Questions to answer:
1 – Write out the ginseng passage word for word, from "Yearly Growth and" up to and including "to three seeds.".
2 – Answer these questions from the ginseng passage:
(a) What minimum percentage of shady conditions does ginseng need to grow well?
(b) How many leaflets does the plant produce in its first year of growth?
(c) How many seeds does each berry hold?
3 – Carry the ginseng passage forward from its last sentence.

Given passage:
::::

Ginseng plants naturally grow in porous, humus-rich soil on north- and east-facing slopes in the woodlands. In a forest setting with abundant conifers and softwood trees, the plants are often found on north- and east-facing slopes. The plants only grow in shady locations. Ginseng requires at least 70 percent shady conditions to grow well.
Ginseng spreads by seed. The seeds must not dry out on the forest floor or they lose all viability. A period of cold stratification is required for germination to occur. Natural cold stratification occurs when the seeds are planted outside. Seeds must undergo an 18-month dormancy prior to germination. Then seeds must be subjected to 45 days of cold stratification at a temperature slightly under 36 degrees F for three weeks prior to successful planting.
Natural Mulch and Humus
In the wild, the leaf litter of the surrounding trees works as natural mulch around the ginseng plant. The leaf debris also acts as a wonderful humus additive to the soil, which helps supply the plants with much-needed nutrients.
Yearly Growth and Fruit Production
During the first year of growth, the ginseng plant produces only three leaflets. The second year produces five leaflets and runners begin to grow off the parent plants' base which produce individual prongs (leaves). The runners and prongs look similar to the growth of the strawberry plant according to the Missouri Department of Conservation. When the parent plant has grown and produced two runners with individual prongs, the flowers begin to develop all over the parent plant and the runners. Tiny berries form after flower production. Each berry holds two to three seeds.

::::

Material supplied:

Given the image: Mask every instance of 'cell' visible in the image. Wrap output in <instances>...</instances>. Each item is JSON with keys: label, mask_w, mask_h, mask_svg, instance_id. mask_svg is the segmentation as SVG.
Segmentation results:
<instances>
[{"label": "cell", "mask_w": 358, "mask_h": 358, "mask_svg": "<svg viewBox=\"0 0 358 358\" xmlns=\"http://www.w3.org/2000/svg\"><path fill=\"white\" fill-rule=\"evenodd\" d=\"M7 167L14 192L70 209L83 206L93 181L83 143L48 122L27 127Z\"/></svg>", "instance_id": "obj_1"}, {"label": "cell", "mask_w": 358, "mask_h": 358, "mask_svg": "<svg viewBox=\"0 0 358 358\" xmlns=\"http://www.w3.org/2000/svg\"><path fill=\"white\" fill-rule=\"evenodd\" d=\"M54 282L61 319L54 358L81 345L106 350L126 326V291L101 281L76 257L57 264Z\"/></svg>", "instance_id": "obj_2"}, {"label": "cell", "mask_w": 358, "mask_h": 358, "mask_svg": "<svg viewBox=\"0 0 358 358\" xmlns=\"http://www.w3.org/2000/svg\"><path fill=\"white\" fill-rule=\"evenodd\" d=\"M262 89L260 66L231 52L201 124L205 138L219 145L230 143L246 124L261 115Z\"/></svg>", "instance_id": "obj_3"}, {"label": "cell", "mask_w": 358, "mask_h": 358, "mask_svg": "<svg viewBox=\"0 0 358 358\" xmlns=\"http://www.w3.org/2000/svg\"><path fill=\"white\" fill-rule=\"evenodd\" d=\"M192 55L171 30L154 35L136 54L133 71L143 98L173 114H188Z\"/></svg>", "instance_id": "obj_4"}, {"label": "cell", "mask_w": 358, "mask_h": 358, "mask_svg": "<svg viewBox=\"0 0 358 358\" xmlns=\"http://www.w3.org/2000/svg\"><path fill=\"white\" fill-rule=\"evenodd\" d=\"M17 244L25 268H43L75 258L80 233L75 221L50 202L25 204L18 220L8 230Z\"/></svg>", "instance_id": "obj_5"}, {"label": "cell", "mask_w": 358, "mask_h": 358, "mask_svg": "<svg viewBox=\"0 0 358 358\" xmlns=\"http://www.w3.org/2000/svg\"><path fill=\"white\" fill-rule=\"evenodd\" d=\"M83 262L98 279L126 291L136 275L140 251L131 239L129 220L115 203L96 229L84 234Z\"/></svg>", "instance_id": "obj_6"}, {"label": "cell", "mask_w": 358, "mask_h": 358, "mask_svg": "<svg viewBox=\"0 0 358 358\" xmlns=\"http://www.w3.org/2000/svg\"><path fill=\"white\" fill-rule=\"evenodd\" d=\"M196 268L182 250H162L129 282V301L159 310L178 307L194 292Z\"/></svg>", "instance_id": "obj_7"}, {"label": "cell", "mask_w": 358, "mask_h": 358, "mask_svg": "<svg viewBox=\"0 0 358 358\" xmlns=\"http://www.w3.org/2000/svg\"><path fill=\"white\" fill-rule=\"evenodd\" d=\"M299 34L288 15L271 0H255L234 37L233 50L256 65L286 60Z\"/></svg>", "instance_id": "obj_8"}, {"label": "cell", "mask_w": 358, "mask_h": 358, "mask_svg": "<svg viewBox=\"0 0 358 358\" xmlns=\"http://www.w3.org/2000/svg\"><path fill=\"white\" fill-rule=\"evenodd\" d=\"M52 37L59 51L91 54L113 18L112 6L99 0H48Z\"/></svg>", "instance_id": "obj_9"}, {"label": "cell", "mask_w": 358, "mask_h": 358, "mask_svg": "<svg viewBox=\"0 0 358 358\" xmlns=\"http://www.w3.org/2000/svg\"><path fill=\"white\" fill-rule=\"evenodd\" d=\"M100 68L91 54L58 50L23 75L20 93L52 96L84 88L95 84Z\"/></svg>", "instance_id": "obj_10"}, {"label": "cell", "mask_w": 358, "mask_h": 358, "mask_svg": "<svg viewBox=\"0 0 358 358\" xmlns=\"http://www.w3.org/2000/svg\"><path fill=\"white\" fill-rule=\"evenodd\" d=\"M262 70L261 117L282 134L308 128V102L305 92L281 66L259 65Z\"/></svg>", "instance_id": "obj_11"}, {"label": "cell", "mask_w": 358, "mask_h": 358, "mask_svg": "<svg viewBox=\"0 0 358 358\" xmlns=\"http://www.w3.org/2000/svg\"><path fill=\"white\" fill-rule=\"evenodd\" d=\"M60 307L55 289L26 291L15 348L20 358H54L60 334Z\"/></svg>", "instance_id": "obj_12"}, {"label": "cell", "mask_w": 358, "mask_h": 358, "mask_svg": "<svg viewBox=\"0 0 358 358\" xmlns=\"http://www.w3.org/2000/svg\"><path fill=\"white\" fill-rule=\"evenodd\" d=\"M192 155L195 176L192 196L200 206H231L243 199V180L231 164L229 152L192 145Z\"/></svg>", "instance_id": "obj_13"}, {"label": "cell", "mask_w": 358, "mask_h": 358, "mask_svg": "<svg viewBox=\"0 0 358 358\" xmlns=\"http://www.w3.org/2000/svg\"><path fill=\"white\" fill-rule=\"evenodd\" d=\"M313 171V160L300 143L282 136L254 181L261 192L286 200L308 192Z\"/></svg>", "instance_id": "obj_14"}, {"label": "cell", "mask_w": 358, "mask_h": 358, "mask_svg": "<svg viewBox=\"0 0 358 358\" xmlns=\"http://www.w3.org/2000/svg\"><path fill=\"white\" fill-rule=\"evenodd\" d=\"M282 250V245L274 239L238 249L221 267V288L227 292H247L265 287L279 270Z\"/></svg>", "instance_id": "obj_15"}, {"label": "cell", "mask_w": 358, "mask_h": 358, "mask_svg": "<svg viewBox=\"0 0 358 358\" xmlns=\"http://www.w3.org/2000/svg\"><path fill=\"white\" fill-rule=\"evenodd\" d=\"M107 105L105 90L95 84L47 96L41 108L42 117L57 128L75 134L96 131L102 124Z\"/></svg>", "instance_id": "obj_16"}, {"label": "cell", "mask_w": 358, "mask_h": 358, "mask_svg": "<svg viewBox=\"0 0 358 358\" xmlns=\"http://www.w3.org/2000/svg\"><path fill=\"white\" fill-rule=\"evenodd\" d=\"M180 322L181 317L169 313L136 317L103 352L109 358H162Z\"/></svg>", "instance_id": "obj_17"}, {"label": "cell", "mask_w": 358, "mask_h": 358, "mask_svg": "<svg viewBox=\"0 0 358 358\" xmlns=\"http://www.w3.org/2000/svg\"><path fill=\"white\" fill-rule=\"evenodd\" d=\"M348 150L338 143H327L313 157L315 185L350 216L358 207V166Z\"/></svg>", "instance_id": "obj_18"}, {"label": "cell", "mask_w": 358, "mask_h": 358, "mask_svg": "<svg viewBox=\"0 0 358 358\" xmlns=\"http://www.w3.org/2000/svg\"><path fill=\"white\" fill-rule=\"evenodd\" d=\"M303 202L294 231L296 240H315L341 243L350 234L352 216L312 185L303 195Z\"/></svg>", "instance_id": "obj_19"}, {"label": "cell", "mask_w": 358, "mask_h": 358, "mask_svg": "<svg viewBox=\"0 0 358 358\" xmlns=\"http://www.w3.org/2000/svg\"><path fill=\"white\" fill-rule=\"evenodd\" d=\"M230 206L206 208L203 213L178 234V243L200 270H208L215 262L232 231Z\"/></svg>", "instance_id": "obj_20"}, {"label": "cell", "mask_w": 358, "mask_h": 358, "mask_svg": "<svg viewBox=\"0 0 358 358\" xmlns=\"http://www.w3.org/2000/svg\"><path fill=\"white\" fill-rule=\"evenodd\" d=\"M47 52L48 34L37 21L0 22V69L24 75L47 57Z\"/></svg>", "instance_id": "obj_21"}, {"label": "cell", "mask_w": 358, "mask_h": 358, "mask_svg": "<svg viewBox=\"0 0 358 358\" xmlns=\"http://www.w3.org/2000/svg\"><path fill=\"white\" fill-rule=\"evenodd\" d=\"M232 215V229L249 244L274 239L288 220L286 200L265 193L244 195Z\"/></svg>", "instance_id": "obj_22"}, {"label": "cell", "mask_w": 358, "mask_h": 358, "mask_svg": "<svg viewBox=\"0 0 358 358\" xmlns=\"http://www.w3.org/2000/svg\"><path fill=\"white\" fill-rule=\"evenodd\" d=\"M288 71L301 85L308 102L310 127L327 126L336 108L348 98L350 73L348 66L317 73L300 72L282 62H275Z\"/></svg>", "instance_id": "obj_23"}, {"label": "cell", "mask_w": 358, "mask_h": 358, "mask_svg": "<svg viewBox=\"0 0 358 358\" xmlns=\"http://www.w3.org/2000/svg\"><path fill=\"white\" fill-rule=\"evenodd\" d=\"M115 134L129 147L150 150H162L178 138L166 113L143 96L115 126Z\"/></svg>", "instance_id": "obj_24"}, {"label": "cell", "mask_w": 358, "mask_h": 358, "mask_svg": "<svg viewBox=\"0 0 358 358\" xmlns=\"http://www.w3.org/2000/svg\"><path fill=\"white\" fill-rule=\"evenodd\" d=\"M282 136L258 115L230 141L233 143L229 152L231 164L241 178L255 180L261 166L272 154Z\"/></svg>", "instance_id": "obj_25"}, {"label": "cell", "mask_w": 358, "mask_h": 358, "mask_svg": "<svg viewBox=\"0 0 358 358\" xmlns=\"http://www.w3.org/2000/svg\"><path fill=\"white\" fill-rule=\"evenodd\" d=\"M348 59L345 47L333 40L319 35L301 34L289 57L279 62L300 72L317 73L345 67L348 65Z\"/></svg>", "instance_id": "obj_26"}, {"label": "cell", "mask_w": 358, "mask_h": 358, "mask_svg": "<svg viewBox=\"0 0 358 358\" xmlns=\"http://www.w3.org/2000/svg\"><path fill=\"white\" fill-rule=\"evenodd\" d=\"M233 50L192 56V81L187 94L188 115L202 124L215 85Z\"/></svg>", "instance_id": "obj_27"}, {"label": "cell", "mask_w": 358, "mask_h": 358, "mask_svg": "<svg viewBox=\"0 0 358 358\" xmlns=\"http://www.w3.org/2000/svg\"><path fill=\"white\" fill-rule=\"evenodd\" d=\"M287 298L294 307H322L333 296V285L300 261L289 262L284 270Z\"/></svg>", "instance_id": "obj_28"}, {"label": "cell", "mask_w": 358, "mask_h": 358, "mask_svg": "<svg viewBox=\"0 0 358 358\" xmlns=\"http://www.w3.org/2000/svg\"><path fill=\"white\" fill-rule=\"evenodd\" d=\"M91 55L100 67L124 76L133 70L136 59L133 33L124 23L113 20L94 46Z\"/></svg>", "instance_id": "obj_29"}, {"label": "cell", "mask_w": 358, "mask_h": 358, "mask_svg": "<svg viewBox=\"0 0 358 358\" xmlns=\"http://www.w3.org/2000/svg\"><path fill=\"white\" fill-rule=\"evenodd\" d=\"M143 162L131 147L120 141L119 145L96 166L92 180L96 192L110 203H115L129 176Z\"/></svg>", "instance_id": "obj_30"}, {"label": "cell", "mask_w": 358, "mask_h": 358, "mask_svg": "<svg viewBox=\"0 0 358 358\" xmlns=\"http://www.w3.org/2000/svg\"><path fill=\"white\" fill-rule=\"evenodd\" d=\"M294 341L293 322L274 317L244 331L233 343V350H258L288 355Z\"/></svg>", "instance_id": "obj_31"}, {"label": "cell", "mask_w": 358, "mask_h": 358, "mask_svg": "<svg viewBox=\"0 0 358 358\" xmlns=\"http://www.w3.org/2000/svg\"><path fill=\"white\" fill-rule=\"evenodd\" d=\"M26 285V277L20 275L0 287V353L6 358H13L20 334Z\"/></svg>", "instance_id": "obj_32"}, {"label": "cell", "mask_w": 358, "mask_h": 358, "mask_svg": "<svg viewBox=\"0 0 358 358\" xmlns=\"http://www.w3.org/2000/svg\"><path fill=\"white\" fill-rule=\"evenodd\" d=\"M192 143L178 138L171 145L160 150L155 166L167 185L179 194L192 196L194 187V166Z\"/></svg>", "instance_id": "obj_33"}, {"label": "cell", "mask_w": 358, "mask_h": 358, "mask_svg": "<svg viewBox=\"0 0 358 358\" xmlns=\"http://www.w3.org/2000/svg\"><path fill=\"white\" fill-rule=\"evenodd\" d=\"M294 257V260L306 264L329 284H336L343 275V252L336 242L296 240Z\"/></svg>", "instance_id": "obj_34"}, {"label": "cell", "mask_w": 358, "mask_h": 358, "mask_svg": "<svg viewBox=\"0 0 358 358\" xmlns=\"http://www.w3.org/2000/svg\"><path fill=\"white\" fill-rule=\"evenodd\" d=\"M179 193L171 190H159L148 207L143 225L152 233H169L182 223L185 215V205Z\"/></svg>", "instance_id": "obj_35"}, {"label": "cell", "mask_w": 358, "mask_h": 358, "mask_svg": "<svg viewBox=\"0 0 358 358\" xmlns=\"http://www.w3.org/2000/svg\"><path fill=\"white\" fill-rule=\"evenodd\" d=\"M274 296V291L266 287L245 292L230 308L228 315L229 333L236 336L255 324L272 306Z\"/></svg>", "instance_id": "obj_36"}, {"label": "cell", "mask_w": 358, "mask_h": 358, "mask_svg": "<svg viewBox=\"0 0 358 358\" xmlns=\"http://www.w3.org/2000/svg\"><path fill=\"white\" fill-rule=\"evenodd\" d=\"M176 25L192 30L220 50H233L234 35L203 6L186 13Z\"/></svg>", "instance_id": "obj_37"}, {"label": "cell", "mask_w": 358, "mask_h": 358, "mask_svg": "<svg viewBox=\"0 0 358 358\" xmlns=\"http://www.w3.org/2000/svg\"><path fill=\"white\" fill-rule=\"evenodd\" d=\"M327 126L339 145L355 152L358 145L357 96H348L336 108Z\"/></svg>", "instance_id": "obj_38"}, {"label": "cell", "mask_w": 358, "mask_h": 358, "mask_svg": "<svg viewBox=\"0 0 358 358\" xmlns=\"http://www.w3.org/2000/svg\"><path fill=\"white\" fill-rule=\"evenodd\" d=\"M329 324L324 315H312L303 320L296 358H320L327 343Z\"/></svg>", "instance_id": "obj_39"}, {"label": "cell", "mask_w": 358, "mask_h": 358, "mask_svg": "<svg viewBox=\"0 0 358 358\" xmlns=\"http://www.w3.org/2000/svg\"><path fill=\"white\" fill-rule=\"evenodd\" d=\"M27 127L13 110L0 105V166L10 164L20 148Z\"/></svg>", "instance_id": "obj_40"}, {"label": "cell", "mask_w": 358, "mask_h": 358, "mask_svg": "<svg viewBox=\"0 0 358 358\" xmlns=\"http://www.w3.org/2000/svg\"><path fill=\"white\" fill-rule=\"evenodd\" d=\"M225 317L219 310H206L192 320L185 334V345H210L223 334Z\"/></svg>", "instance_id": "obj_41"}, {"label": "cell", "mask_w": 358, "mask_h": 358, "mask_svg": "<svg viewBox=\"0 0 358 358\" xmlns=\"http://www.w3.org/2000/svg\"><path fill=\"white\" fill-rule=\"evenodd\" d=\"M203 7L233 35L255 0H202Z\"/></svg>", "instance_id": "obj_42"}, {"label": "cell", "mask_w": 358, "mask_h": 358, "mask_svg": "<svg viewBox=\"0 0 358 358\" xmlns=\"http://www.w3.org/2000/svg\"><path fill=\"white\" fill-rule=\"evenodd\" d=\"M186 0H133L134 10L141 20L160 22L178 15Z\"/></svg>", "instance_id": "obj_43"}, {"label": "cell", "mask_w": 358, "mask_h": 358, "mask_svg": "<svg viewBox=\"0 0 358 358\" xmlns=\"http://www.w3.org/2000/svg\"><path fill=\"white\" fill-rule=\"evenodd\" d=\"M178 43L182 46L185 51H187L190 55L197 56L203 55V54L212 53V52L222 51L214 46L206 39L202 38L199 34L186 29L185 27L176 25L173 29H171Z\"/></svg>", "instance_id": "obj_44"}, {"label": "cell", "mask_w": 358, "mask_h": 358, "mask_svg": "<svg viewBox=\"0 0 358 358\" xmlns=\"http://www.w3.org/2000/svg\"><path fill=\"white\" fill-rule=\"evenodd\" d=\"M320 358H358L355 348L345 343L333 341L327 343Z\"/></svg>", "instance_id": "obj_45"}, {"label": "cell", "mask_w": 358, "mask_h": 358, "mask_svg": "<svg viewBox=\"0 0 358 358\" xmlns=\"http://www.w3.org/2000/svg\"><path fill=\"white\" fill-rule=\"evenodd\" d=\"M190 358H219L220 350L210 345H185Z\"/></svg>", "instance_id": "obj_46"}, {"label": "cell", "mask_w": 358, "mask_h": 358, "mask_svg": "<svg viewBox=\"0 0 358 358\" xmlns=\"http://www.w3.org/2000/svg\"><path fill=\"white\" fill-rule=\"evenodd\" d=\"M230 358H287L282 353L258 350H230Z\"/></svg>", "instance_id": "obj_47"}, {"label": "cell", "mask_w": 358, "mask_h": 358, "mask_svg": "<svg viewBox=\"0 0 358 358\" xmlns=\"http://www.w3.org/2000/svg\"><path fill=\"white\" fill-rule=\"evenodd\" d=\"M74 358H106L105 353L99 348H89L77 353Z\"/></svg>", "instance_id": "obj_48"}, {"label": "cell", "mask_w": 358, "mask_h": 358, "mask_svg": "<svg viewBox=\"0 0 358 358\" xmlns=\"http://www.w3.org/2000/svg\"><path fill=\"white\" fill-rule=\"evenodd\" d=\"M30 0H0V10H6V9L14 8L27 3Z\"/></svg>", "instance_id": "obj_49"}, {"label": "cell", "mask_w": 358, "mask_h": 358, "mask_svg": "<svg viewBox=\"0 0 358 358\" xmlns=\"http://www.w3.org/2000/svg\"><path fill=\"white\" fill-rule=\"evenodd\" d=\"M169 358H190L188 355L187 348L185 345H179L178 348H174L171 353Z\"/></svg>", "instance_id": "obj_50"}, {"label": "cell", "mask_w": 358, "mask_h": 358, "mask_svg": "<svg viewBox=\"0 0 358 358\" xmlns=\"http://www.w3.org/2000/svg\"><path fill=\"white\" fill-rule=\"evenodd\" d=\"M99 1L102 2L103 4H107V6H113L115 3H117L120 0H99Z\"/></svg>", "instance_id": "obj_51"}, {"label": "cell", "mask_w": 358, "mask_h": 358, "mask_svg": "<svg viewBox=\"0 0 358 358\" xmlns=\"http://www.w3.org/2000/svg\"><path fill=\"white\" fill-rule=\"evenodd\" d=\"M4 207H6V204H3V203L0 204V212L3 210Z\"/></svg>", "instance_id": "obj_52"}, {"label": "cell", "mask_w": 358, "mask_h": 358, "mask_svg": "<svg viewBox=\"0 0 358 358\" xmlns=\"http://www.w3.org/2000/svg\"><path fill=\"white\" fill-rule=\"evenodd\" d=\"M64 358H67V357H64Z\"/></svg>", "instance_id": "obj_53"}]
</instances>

::::

Task-by-task outputs:
1 –
Yearly Growth and Fruit Production
During the first year of growth, the ginseng plant produces only three leaflets. The second year produces five leaflets and runners begin to grow off the parent plants' base which produce individual prongs (leaves). The runners and prongs look similar to the growth of the strawberry plant according to the Missouri Department of Conservation. When the parent plant has grown and produced two runners with individual prongs, the flowers begin to develop all over the parent plant and the runners. Tiny berries form after flower production. Each berry holds two to three seeds.

2 –
(a) At least 70 percent.
(b) Three.
(c) Two to three.

3 –
Harvest of the ginseng roots cannot occur until the plants are at least 9 to 10 years old. Dig the roots up in the fall when the plants' foliage dies back. Most states offer certain harvest months during the year when a limited amount of plants are allowed to be collected. The entire plant is dug up and the roots are dried for harvest.
The ginseng plant can easily live up to 100 years or more. The stalk at the base of the plant develops scars as the stalk falls off in the fall. Counting each scar at the base of the plant will give you the ginseng plant's approximate age by years. Each scar represents one year of the plant's life.